神である自身が今は逃げ延びる事こそが世界にとって最善だと判断したからだ。
だがそんなの見逃すつもりは一切ない。
「行くよキジコ!!」
「おう!!」
私とキジコは魔力を思いっきり解放する。
溢れる魔力は輝き、力を感じさせる。
解放した魔力を手に収束する。
[愚かな、今撃とうとしてももう遅い!ここからであれば簡単に避ける事が出来るわ!]
「本当にそうかしら。

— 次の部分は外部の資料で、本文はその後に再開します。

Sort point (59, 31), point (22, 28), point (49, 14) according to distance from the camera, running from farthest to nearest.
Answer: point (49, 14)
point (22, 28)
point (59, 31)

」
[!?]
ギウスの動きが突然止まり、
その横には桃花様がいた。
[なぜだ...なぜ動ける!!]
「当たり前よ、あんたがニコちゃんに残り少なくなった魔力や神の力を使うから、神の加護の拘束の効力が消えたのよ。」
[...!!!]
「神の力味わったお礼に、とびきり強力な金縛りをかけたわ。じゃーねー!」
[まずい...まずい!!動け、動け!!!]
ギウスは焦る。
死が迫っているから。
見下していた奴らの仕返しを受けるから。
己よりも下等な存在に手を下されるから。
憎く忌々しい存在に手を下されるから。
支配したはずの肉体を失ったから。
「そういや...前にこの技撃った時は無駄にかっこよく名前つけてたけど...やっぱりキジコが考えた名前で撃った方が楽しいや。」
「そうか?まぁニコがそう言うならそれでいいか!」
これで最後だ、二度と現れるなよ!!
「「極限魔力大砲撃!!!!!」」
[嫌だ...嫌だ!!我は我はああああああ!!!]
放出された魔砲エネルギーはギウスを消し飛ばし、空の彼方へ消えた.......。
ーーーーーーーーーー
キジコ視点
青い空が広がる。
「ふぅ...終わった。」
「あー疲れた、疲れすぎた、もう無理。」
両者体力魔力すっからかんで地面にへたり込む。
「おーい、お前ら!!」
「おーす...あーダメ、元気も残り少ない。」
「私もー...。」
皆が走って来た。
「あーせめて体の傷だけでも治してくれないかな。」
「私もー。」
『では遠慮なく。完全回復治療。」
「うお、傷が癒えた!」
「この技...まさか!」
へたり込む私達の上を飛び通り過ぎる精霊。
『お疲れ様なの。』
「「スアああああああーーーッ!!!」」
『わ゛あああーーーッいきなり二人で抱きついてくるなの!!?』
「良かっだあああああ!!!」
「お前ら泣き喜んで余計に体力使うな!!さっさと帰るぞ!!」
「スパルタはんたーい。」
「はんたーい。」
「私が乗せますわ、ご主人様、ニコ様!!」
ルザーナが魔物形態になる。
だが地竜に覚醒したためか...3倍デカくなって見た目もちょっと変わった?
「あ、失礼しました!」
慌てていつもの大きさに戻った。
「これで大丈夫です!」
「じゃ、ありがたく乗せてもらうか。」
「ルザーナお願いねー。」
「はい!!」
こうして、ニコにとって長く関わっていた一つの騒動に、ようやく終止符が打たれた。
ちなみにクロマは転移頼られずちょっといじけてた。
ちなみに魔砲撃った際、闘技場の観覧席と壁が一部消し飛んだ。